Cerita Sebelumnya
KETIKA Dewa Pedang itu meninggal karena usia tua, semua keluarganya berkabung dan berduka. Akan tetapi yang paling berduka dan tak hentinya menangis dan memanggil-manggil adalah cucunya yang paling bungsu.
Cucu ini bernama Yu Lee dan sejak kecil memang menjadi cucu kesayangan kakeknya. Karena menumpahkan kasih sayang ini, anak itupun membalas cinta kasih yang melebihi ayah bundanya sendiri.
Di saat kakeknya meninggal, Yu Lee baru berusia delapan tahun dan biarpun semua orang menghiburnya, ia tidak mau berhenti menangisi mayat kakeknya.

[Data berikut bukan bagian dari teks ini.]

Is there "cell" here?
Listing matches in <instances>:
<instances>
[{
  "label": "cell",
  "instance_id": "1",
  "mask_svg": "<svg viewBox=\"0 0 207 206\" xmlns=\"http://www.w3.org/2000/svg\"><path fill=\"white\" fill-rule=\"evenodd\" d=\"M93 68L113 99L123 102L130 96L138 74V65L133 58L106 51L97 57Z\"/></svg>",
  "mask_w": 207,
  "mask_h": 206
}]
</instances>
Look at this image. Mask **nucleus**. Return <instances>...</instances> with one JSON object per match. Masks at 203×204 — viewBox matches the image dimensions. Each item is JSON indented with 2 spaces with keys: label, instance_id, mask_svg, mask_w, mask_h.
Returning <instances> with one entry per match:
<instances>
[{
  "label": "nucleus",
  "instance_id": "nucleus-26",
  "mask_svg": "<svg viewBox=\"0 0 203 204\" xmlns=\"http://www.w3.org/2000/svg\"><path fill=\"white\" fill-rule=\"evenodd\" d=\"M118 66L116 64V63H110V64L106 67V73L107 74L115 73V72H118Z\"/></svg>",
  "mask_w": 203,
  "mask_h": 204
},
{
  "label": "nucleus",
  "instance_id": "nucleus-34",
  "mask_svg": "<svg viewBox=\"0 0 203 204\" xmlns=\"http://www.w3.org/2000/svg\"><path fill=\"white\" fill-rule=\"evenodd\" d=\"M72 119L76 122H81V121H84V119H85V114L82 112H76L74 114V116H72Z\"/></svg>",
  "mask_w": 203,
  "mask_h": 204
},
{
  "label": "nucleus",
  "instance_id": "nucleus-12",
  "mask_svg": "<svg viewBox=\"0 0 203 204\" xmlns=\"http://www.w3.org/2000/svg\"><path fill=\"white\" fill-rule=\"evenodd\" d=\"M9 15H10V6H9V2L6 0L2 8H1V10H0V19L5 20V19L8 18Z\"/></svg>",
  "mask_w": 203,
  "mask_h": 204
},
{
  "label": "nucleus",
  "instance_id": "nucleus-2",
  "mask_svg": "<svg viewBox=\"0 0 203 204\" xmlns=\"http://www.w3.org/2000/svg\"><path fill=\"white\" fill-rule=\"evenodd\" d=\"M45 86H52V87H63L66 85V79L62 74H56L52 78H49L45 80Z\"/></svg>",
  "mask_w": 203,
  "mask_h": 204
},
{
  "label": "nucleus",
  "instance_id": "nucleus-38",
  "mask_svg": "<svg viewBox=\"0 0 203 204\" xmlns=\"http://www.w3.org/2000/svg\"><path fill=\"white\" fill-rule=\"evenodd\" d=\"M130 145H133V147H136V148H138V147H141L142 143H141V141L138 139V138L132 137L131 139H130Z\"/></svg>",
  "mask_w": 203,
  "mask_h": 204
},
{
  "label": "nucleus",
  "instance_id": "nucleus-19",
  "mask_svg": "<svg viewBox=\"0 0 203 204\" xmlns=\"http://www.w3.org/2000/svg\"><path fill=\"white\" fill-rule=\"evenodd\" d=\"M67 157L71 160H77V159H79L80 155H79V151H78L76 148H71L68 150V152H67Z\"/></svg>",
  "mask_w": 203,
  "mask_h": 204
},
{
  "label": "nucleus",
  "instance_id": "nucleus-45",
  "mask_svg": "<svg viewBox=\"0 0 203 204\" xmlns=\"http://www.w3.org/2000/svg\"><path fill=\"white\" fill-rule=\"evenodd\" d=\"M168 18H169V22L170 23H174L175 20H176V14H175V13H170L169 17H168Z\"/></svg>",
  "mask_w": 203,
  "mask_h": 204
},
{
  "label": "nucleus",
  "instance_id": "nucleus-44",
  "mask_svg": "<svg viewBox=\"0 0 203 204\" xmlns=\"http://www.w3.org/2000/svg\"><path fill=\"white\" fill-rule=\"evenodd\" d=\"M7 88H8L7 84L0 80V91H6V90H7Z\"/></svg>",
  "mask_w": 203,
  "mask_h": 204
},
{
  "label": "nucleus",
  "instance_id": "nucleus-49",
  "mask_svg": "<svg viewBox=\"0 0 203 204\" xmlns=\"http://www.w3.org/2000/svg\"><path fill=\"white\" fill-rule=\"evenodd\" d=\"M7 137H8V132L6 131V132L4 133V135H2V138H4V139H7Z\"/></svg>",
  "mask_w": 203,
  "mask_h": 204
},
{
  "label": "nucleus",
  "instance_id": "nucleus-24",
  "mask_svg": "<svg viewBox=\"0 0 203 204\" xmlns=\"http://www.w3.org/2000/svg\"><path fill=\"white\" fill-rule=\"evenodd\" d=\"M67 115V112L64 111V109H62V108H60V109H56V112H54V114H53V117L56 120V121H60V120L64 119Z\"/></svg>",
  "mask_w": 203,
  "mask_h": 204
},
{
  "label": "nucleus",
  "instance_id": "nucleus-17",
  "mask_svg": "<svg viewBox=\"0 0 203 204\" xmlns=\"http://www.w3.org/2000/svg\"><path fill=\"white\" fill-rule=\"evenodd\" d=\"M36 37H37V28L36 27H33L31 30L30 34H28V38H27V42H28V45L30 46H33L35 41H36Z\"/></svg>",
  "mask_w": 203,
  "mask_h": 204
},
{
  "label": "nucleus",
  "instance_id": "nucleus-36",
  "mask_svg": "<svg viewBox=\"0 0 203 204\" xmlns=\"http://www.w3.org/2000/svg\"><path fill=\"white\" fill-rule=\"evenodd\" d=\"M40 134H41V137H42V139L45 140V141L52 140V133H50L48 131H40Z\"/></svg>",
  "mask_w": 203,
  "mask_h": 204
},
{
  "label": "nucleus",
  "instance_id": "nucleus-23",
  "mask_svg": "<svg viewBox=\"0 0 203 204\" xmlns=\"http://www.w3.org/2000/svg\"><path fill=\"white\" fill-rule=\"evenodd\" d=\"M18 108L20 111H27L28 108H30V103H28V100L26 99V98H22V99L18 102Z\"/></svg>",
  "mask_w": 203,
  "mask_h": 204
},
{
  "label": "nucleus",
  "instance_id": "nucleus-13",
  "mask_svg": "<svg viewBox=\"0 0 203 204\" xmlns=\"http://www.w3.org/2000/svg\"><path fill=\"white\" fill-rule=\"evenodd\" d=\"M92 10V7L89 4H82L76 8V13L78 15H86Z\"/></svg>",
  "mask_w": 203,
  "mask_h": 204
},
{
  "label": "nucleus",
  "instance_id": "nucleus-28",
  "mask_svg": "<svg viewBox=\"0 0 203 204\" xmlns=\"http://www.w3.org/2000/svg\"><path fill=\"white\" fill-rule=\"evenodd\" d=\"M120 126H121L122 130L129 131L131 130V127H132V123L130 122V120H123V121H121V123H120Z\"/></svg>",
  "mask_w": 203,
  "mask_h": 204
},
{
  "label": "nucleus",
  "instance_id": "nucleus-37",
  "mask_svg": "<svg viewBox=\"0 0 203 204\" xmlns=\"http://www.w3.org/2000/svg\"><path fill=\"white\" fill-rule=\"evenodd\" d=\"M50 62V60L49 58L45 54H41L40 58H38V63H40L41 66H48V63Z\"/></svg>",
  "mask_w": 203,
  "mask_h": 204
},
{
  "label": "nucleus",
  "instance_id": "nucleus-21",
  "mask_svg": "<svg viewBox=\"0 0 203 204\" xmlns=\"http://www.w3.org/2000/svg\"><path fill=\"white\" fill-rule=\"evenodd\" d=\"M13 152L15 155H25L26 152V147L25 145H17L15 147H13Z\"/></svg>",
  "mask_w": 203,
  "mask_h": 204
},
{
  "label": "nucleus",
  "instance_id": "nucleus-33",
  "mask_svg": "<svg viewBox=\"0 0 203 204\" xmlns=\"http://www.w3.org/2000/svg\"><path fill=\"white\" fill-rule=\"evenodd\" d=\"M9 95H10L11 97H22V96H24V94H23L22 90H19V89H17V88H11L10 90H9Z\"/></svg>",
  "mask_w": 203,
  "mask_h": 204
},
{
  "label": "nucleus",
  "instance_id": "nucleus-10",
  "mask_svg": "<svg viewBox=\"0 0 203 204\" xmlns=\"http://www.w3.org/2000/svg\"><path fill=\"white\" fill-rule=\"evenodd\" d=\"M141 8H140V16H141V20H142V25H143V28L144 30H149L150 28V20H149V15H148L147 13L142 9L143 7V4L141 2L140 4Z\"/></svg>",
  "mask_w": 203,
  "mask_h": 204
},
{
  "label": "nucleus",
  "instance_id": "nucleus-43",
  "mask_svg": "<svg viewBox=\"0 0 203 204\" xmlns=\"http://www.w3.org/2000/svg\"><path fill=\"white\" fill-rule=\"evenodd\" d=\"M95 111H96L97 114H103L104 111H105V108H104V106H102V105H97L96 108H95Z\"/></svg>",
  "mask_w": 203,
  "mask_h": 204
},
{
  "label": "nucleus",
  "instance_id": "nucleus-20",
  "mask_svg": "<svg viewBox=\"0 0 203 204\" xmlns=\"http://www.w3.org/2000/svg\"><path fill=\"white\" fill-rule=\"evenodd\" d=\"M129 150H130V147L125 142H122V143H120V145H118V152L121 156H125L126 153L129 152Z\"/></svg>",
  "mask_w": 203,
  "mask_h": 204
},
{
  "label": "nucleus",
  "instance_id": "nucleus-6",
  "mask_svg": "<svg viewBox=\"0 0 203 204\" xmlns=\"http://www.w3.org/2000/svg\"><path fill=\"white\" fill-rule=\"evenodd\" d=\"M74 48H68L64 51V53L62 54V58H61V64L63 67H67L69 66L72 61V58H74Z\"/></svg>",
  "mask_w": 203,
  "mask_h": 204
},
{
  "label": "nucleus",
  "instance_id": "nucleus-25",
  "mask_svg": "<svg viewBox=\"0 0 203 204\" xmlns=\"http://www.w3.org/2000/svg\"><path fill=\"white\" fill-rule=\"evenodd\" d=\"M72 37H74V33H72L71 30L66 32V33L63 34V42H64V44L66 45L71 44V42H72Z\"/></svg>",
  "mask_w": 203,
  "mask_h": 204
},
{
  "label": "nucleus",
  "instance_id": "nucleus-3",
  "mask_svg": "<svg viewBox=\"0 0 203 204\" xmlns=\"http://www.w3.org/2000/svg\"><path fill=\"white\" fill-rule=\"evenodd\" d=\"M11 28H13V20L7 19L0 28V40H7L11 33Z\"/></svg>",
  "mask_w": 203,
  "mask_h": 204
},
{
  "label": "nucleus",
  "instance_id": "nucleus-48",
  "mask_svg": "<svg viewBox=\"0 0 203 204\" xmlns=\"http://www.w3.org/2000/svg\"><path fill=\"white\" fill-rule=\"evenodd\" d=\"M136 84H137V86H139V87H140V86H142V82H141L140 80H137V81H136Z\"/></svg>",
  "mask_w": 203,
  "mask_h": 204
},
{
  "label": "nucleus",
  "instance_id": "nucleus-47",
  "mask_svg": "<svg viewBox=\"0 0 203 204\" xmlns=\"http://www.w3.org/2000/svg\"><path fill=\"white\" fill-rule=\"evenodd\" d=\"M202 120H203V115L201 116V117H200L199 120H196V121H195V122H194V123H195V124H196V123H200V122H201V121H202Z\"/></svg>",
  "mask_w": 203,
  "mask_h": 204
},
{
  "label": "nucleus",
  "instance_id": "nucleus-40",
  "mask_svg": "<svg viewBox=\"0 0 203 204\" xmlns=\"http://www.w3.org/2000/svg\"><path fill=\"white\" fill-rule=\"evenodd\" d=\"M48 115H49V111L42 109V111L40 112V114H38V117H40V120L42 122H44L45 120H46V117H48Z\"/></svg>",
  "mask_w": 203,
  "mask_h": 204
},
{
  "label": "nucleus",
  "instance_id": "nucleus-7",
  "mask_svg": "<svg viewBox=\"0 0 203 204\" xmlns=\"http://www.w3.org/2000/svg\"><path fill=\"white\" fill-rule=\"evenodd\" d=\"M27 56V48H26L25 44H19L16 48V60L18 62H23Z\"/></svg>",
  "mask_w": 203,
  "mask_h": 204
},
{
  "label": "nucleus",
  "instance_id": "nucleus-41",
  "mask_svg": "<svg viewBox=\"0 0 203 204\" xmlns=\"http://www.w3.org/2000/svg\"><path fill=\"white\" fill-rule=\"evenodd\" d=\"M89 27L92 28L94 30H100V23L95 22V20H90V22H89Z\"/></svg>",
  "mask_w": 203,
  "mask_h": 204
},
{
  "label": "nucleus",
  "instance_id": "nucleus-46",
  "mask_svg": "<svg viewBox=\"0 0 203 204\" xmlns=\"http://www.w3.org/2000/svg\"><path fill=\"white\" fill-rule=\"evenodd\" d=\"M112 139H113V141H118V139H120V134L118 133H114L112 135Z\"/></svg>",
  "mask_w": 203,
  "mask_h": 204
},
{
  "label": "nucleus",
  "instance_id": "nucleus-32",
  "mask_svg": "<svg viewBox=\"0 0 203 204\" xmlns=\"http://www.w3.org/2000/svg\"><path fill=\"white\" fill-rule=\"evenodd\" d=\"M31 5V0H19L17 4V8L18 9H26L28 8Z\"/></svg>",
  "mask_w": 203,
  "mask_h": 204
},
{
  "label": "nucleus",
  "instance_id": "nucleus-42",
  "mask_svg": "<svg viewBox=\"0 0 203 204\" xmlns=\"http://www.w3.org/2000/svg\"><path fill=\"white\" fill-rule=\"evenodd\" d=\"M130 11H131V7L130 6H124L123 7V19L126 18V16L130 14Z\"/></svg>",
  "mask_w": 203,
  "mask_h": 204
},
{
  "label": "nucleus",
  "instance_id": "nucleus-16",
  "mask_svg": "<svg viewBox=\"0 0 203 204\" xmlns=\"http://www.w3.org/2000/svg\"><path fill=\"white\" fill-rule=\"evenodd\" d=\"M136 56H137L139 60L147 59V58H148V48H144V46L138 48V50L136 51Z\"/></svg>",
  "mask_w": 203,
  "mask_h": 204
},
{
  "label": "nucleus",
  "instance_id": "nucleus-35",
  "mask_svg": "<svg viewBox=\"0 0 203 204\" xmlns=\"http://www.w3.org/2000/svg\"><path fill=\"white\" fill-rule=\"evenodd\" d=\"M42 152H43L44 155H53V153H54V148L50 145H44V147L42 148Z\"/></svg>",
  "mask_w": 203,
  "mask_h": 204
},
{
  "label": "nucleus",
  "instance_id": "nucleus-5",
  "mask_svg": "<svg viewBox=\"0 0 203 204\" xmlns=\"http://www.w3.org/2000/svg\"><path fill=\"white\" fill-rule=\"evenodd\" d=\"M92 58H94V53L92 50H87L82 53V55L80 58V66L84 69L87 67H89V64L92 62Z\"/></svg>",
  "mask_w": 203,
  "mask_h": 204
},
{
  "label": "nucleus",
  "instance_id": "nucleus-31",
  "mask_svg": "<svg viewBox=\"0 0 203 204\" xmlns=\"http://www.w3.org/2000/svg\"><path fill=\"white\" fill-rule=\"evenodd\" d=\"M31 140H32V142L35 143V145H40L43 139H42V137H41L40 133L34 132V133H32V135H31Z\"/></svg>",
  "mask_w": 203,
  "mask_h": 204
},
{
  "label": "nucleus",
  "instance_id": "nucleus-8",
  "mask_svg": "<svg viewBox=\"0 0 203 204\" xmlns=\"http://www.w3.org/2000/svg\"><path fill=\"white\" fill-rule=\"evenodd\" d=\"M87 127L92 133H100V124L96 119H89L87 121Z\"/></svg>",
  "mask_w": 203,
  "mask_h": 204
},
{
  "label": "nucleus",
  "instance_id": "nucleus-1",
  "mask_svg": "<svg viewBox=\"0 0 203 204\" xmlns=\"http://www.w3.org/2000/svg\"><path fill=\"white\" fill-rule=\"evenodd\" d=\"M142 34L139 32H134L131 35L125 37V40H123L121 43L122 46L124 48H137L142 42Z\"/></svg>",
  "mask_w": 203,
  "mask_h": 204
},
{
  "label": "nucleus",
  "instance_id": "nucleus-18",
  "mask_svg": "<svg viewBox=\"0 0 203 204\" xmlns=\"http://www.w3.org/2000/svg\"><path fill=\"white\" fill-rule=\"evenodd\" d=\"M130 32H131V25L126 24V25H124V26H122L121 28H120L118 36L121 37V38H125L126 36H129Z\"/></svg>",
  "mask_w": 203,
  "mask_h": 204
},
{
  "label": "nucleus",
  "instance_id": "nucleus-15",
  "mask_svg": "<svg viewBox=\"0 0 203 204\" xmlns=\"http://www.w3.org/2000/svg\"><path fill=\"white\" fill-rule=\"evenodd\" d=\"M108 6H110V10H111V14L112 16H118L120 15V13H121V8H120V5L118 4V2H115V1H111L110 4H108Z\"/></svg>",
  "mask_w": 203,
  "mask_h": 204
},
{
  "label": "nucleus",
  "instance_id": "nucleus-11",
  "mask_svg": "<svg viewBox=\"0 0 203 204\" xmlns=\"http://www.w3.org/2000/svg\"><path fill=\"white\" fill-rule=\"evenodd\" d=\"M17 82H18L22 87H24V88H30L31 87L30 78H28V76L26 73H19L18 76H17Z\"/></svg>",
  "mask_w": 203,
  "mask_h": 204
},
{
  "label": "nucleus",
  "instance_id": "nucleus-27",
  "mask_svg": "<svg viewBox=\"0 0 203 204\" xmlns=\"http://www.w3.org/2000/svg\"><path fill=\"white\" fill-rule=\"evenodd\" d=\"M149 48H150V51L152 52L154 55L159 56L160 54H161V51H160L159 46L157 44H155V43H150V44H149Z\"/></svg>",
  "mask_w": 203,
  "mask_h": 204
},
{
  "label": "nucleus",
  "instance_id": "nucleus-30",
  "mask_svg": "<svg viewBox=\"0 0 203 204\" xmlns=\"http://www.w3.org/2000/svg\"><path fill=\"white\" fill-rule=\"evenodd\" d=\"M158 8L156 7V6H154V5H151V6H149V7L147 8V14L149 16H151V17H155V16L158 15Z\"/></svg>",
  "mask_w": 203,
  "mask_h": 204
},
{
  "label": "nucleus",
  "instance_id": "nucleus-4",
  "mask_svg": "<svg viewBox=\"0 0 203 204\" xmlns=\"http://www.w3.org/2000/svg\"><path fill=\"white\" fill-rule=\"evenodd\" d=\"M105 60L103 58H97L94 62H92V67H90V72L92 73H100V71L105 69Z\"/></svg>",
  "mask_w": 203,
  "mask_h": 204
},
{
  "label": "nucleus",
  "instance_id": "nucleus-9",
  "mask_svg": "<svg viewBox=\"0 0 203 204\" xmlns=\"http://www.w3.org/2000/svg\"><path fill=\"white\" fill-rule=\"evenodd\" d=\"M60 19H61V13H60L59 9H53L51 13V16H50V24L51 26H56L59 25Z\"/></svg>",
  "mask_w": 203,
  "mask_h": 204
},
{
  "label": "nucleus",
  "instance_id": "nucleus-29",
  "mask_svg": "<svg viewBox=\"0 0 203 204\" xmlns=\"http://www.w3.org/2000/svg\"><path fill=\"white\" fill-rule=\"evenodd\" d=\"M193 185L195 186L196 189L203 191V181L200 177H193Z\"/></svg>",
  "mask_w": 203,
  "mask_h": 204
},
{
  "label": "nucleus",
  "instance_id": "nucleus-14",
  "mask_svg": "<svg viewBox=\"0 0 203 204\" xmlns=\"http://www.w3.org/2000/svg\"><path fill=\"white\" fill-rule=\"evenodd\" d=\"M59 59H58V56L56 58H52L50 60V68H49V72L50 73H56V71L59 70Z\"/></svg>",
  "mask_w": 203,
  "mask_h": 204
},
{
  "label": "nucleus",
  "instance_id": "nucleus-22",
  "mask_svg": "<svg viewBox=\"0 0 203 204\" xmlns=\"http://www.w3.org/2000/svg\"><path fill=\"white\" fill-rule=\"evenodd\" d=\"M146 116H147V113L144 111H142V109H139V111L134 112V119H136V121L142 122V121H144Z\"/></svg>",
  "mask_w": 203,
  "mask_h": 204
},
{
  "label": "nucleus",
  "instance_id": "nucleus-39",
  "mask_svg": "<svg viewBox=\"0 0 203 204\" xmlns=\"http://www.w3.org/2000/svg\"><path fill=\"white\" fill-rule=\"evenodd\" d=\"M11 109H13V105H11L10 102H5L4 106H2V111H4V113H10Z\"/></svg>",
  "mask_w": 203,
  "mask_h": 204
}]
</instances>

Rumah itu sudah diberi tanda berkabung dengan kertas dan kain putih. Jenazah kakek Yu telah dimasukkan peti mati dan ditaruh di ruangan depan.
Di meja sembahyang yang berdiri di depan peti mati, di samping lilin dan asap dupa serta hio mengepul memenuhi ruangan. Tiga orang putera dan dua orang cucunya yang sudah berusia belasan tahun, menjaga peti mati untuk mewakili kakek Yu dalam membalas penghormatan pengunjung yang berlayat.
Keluarga perempuan setelah menjalankan “upacara berkabung” dengan jerit tangis sedih di depan peti mati, lalu masuk ke dalam untuk membantu di dapur mengeluarkan hidangan bagi mereka yang berlayat.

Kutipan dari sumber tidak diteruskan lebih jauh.